**What you are asked to do**
Can you reproduce word for word the lines below, starting at the first line of the records and ending at the line that contains "<instances>"?

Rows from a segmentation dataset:
· · · · ·

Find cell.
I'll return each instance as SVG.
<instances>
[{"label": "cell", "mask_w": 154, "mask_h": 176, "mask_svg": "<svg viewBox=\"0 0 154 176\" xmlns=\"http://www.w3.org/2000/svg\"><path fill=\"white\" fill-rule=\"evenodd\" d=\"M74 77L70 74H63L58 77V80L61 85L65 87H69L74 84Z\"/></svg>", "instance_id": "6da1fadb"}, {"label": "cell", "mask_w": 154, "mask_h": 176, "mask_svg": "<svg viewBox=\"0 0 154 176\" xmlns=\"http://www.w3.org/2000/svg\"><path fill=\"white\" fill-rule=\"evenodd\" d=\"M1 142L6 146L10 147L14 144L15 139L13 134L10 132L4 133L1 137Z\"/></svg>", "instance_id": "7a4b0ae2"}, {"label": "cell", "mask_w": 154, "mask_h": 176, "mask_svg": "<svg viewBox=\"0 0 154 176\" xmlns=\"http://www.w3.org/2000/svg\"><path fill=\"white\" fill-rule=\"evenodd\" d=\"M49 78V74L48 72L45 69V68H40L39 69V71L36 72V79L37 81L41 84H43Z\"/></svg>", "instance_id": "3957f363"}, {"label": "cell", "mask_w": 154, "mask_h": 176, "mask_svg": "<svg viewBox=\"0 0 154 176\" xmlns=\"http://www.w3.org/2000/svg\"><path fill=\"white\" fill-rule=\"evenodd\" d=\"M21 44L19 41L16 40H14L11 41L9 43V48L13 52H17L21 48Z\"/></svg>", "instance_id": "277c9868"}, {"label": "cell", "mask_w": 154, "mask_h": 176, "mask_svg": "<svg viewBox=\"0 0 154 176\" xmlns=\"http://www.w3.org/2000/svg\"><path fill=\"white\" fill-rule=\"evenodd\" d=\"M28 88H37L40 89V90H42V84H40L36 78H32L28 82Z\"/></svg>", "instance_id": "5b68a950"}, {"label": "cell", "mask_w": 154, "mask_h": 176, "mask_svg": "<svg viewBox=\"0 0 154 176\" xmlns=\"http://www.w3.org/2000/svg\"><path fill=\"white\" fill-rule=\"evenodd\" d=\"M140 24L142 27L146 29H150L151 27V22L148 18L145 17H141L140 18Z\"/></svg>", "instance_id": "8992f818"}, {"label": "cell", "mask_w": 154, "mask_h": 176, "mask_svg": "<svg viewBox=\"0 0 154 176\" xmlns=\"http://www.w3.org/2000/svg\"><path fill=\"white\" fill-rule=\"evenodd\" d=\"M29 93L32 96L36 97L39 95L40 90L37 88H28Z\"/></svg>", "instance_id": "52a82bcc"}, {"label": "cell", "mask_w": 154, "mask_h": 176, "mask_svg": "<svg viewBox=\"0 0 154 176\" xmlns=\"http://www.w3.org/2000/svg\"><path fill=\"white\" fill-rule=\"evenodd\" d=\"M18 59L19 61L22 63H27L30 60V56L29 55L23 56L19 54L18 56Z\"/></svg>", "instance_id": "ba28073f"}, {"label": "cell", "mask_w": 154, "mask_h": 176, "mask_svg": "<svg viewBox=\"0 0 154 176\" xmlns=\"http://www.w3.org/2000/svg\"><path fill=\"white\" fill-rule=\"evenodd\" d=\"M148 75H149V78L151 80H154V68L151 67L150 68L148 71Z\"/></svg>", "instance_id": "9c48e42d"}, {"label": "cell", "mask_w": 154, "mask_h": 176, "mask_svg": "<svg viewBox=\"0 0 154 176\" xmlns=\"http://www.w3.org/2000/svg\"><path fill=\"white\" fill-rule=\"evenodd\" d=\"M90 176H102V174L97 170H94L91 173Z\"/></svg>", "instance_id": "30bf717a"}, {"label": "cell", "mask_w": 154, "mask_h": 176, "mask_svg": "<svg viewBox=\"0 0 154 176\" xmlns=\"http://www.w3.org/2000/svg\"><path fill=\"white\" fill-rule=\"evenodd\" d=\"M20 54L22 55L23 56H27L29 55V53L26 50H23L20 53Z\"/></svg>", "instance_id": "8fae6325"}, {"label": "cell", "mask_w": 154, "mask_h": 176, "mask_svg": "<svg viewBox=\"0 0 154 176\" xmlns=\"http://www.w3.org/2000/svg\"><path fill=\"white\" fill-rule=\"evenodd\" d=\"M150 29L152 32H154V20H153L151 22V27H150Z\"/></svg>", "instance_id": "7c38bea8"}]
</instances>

· · · · ·

**Answer to this exercise**
Find cell.
I'll return each instance as SVG.
<instances>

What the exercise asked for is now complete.